| Your goal |
Any pictures in the records below must be left out when you repeat the lines from the line containing "DEA Searches Vegas" through the line containing "gebraucht Hyundai i30" exactly.

| Information provided |

▬▬▬

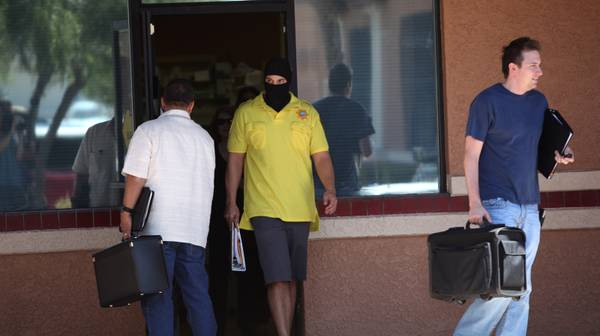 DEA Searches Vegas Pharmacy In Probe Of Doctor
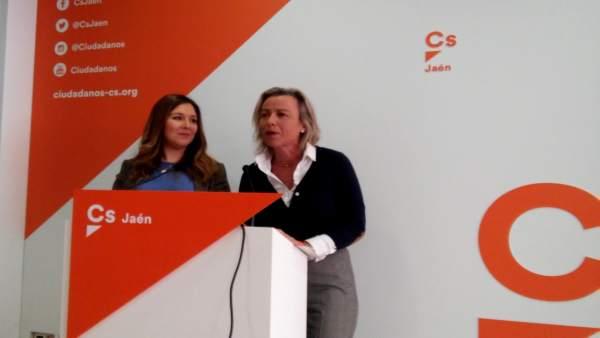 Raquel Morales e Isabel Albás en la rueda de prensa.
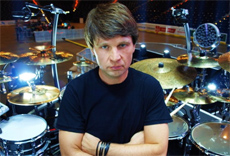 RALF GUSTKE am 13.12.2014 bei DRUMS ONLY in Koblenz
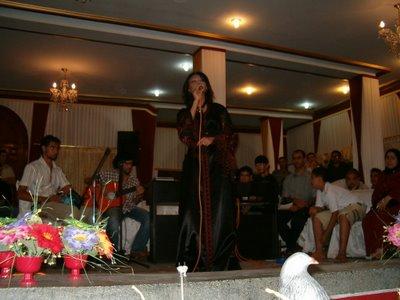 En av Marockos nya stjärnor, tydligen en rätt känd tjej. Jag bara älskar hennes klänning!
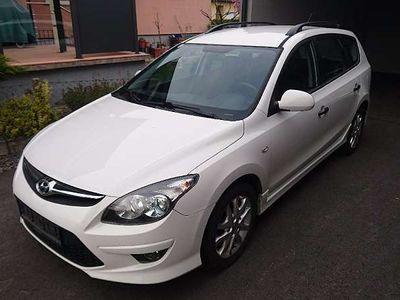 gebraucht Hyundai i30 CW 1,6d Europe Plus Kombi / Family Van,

▬▬▬

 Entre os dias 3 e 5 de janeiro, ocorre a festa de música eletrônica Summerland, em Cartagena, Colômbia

▬▬▬

| Response |
 DEA Searches Vegas Pharmacy In Probe Of Doctor
 Raquel Morales e Isabel Albás en la rueda de prensa.
 RALF GUSTKE am 13.12.2014 bei DRUMS ONLY in Koblenz
 En av Marockos nya stjärnor, tydligen en rätt känd tjej. Jag bara älskar hennes klänning!
 gebraucht Hyundai i30 CW 1,6d Europe Plus Kombi / Family Van,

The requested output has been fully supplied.